La CSI acoge con beneplácito los signos de que algunos elementos de la insurgencia extremista en Malí estén actualmente dispuestos a dialogar y rechacen la violencia.

La población del norte del país viene viviendo atemorizada desde que grupos terroristas, incluyendo algunos militantes extranjeros, tomaron el control de la zona hace algunos meses, lanzando una oleada de asesinatos, amputaciones y flagelaciones bajo un régimen de terror que ha tomado por blanco particularmente a las mujeres. La aparente división en el seno del movimiento ’Ansar Dine’ se produce tras la intervención militar francesa, acogida favorablemente por los sindicatos de Malí y otros grupos clave en el país.

La posibilidad de diálogo alimenta la esperanza de que pudiera llegarse a un fin negociado del conflicto; no obstante, esto no debe significar que la población quede sometida una vez más al violento control de grupos como Ansar Dine. Malí tiene una profunda necesidad de apoyo para establecer un Gobierno democrático y efectivo, y la comunidad internacional, incluyendo las Naciones Unidas y la Unión Africana, debe ayudar a que esto ocurra. Décadas de abandono del desarrollo económico y social en Malí tendrán que revertirse, el pueblo malí ha de asumir el control de su propio destino y prepararse para desarrollar su economía, crear empleo y hacer frente al enorme déficit en sanidad, educación, y otros servicios esenciales que permitirían a las familias y a las comunidades mirar hacia el futuro con confianza.

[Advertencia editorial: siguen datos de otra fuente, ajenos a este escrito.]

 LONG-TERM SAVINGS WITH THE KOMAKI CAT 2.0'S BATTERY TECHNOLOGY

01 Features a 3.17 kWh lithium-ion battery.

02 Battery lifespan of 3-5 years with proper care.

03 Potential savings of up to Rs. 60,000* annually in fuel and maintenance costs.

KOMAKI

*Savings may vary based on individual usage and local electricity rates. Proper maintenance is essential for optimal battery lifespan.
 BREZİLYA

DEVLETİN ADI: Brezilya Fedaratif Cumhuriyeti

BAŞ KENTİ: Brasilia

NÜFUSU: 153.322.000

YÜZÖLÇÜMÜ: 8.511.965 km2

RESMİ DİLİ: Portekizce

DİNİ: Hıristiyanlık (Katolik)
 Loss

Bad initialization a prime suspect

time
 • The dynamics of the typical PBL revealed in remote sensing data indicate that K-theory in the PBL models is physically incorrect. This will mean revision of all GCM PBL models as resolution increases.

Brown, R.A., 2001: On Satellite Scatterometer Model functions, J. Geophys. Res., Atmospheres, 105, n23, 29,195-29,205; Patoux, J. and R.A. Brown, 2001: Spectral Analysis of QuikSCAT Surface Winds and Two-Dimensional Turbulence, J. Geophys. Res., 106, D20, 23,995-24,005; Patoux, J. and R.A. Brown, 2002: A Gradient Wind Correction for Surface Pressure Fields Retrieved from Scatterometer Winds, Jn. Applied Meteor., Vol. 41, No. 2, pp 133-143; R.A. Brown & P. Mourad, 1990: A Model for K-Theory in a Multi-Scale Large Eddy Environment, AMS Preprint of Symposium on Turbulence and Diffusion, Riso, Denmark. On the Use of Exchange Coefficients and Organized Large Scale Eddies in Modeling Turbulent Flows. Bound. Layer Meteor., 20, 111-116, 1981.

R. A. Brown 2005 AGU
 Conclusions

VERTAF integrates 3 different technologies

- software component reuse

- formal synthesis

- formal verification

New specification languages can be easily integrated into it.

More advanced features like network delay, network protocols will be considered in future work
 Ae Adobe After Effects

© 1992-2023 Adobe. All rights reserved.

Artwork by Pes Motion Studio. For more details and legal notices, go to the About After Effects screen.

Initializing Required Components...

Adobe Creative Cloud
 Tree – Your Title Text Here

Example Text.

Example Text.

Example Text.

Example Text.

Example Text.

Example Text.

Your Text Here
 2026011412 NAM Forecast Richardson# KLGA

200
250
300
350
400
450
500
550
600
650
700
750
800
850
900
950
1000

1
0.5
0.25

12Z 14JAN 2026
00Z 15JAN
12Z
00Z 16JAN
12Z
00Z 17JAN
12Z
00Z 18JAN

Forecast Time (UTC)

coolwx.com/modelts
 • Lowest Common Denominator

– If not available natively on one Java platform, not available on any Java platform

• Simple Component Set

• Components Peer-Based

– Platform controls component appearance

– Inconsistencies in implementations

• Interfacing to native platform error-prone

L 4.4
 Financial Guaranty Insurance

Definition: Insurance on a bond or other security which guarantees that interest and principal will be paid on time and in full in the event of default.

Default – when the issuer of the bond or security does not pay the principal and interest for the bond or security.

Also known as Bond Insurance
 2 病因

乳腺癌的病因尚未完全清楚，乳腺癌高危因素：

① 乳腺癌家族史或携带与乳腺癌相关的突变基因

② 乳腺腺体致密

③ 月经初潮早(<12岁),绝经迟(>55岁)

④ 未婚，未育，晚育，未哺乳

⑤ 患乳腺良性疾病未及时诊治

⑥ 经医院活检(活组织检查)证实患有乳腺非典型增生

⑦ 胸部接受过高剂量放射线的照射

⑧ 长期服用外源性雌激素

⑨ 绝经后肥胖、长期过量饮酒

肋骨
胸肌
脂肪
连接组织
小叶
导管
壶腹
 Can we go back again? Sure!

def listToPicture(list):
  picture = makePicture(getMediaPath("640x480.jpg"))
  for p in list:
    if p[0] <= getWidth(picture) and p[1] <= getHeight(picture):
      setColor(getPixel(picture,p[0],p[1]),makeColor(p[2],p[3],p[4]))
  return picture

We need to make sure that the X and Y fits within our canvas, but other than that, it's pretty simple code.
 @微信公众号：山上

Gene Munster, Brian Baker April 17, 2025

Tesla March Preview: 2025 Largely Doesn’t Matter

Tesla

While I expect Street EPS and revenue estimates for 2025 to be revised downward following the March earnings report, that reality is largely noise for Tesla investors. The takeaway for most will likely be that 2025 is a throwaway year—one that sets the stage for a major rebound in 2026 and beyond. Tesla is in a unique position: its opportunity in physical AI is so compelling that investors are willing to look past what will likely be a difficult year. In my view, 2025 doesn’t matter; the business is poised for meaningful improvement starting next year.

La CSI condena inequívocamente a aquellos, como la FSM, que bajo cualquier pretexto, se han puesto del lado de los terroristas en Malí instando a la comunidad internacional a volver la espalda al pueblo malí. La CSI continuará en estrecho contacto con sus afiliadas en Malí, a fin de obtener mayor información y orientación, conforme evoluciona la situación.